The Greenpeace activists created the protest camp at BP Amoco’s headquarters soon after establishing a similar camp in Alaska near the site where BP Amoco intends to build its Northstar offshore oil facility. If allowed to proceed, the oil drilling and pipeline construction project will open a new frontier for oil drilling in the Arctic. Greenpeace claims the Northstar plan is understaffed and inadequately equipped, and therefore presents a danger to the Alaskan ecosystem.

Greenpeace has also teamed up with other US NGOs to oppose BP Amoco’s proposed takeover of Atlantic Richfield Co (ARCO) (see related story) and launched a BP Amoco shareholder resolution calling on the company to pull out of Northstar and reinvest the savings in its solar division. The resolution will be voted on at the company’s annual general meeting on April 13 (see related story).

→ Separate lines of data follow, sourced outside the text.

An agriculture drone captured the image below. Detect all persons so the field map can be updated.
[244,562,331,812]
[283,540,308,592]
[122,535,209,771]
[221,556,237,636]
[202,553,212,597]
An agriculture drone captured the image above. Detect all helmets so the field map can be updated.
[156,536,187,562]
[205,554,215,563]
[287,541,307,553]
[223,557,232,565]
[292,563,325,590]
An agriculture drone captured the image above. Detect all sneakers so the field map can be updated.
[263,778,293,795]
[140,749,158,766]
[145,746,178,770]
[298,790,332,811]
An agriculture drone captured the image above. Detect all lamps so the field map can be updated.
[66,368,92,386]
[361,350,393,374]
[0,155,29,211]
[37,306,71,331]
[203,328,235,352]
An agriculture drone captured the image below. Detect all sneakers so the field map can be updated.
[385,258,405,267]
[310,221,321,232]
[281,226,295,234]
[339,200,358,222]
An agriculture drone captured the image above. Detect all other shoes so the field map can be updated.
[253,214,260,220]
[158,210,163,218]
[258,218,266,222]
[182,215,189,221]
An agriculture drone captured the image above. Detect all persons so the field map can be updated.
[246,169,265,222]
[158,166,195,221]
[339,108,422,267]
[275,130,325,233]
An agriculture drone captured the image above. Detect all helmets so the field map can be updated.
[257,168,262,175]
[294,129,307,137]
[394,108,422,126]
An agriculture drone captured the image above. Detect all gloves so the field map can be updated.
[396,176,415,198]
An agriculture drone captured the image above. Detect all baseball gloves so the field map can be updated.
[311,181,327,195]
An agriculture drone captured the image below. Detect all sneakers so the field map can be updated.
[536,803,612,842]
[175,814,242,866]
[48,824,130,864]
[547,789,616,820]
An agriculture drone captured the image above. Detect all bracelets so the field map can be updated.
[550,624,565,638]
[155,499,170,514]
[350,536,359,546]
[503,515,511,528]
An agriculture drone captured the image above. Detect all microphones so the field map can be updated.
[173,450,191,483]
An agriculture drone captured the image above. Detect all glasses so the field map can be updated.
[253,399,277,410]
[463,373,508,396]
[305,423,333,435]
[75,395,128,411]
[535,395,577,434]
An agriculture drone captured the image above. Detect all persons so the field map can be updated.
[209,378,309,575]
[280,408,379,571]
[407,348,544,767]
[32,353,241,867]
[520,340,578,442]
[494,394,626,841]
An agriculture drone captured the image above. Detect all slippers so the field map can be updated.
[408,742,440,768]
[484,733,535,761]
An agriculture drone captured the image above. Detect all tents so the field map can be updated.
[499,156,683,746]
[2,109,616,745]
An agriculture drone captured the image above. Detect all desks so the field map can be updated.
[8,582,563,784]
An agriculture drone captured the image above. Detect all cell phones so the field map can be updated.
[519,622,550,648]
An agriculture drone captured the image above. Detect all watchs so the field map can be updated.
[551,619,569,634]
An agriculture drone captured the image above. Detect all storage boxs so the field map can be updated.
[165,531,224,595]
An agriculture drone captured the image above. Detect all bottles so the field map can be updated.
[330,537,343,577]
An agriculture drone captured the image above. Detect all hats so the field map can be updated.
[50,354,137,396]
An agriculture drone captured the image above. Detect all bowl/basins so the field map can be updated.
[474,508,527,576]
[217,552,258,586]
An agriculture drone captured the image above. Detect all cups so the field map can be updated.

“We have to educate the shareholders,” Dr. Iain MacGill, senior analyst for Greenpeace told edie. “Some feel BP Amoco is a company with a vision, but it is really following an oil-business-as-usual strategy. While BP Amoco has pledged to reduce its greenhouse gases by 10% from a 1990 baseline over the period to 2010, the reality shows another side to the company. Northstar sums up BP Amoco’s choices – do they continue to spend one hundred times as much on oil than on solar or increase investment in renewables?”